Le président de l'APW de Tizi Ouzou réitère son appel pour déclarer les régions incendiées zones sinistrées. À l'occasion, il interpelle les autorités du pays à mettre en ?uvre un "plan Marshall" pour la wilaya qui accuse un immense retard dans son développement.Liberté : L'APW a présenté dernièrement un bilan provisoire, mais déjà très lourd, des dégâts causés par les incendies. Qu'en est-il globalement et quel serait leur coût financier '
Youcef Aouchiche : Les dégâts matériels sont énormes. Les pertes humaines aussi, puisque nous avons enregistré une centaine de morts. 61 civils sont décédés dans différentes régions dont Aïn El-Hammam, Larbâa Nath Irathen - avec le plus lourd bilan - et aussi à Illoula Oumalou et à Ath Yenni. Nous profitons de l'occasion pour réitérer nos condoléances à leurs familles. Pour ce qui est des dégâts matériels, il y a plusieurs volets. L'espace ravagé dépasse les 40 000 hectares, à savoir 10 000 relevant du domaine public de l'Etat et 30 000 des propriétés privées, soit des exploitations, des plantations d'arbres fruitiers avec 5 000 hectares d'oliviers et 700 hectares d'autres arbres fruitiers. C'est un bilan très lourd. Nous avons perdu en huit jours ce que nous avons enregistré pendant pratiquement une quinzaine d'années. Pendant 10 ans, la wilaya de Tizi Ouzou a enregistré 30 000 hectares de surface touchée par les feux de forêt et en huit jours nous avons enregistré 42 000 hectares incendiés. Nous comptons également 2 028 habitations touchées dont 91 classées rouge donc qui ne sont plus habitables, 300 orange 4 et 526 orange 3. Nous avons également recensé 25 édifices publics touchés, soit 15 écoles primaires, 3 lycées, 3 CEM, et 2 policliniques à Ath Yenni et Akbil ; un INSFP, un centre de vacances Sonelgaz, à Aït Aggouacha, une maison de l'artisanat à Ath Yenni et le service pédiatrie de l'hôpital d'Aïn El-Hammam.

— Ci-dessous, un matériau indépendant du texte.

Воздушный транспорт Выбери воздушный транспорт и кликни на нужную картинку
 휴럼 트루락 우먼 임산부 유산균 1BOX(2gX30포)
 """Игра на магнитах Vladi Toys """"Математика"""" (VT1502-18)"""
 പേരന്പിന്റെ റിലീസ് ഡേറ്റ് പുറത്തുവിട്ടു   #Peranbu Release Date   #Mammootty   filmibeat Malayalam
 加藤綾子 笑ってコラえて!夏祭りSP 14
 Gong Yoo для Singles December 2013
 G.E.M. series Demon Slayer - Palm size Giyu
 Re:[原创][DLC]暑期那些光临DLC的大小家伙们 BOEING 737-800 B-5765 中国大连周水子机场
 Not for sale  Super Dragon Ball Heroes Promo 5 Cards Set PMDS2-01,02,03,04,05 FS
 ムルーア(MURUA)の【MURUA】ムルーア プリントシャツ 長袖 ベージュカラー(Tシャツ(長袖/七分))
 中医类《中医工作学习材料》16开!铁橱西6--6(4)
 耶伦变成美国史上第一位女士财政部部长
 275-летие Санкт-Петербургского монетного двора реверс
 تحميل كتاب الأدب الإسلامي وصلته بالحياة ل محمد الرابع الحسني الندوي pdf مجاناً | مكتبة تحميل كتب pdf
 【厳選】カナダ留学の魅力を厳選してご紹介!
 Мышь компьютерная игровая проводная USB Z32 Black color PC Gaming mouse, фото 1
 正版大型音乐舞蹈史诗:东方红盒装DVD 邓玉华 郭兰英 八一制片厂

Votre demande de déclarer les régions touchées par les feux comme zones sinistrées n'a pas eu de réponse, pourquoi '
Ce n'est pas normal que les pouvoirs publics ne répondent pas favorablement à cette demande qui n'est pas seulement celle de l'APW mais celle de toute la wilaya et des zones touchées. Nous avons effectué plusieurs déplacements dans les zones touchées et les images sont apocalyptiques, nous avons souhaité que le gouvernement prenne en charge cette situation sérieusement. À défaut de déclarer toute la wilaya, au moins déclarer les zones touchées comme zones sinistrées afin d'allouer les dotations budgétaires nécessaires pour la reconstruction de tout ce qui a été détruit. Jusqu'ici il y a une commission nationale qui a été installée mais qui n'a pas répondu favorablement à cette sollicitation qui reste toujours d'actualité. Les pertes sont immenses et elles vont avoir un impact direct sur le vécu quotidien de nos concitoyens, à court et même à long terme. Nous craignons des retombées dévastatrices sur le revenu de toutes ces familles qui vivent de l'agriculture de montagne et qui vont créer une crise sociale sans précédent dans notre wilaya. C'est pour cela que nous avons demandé de déclarer la wilaya zone sinistrée, d'allouer les recettes budgétaires et d'accélérer les modalités d'indemnisation de ces familles.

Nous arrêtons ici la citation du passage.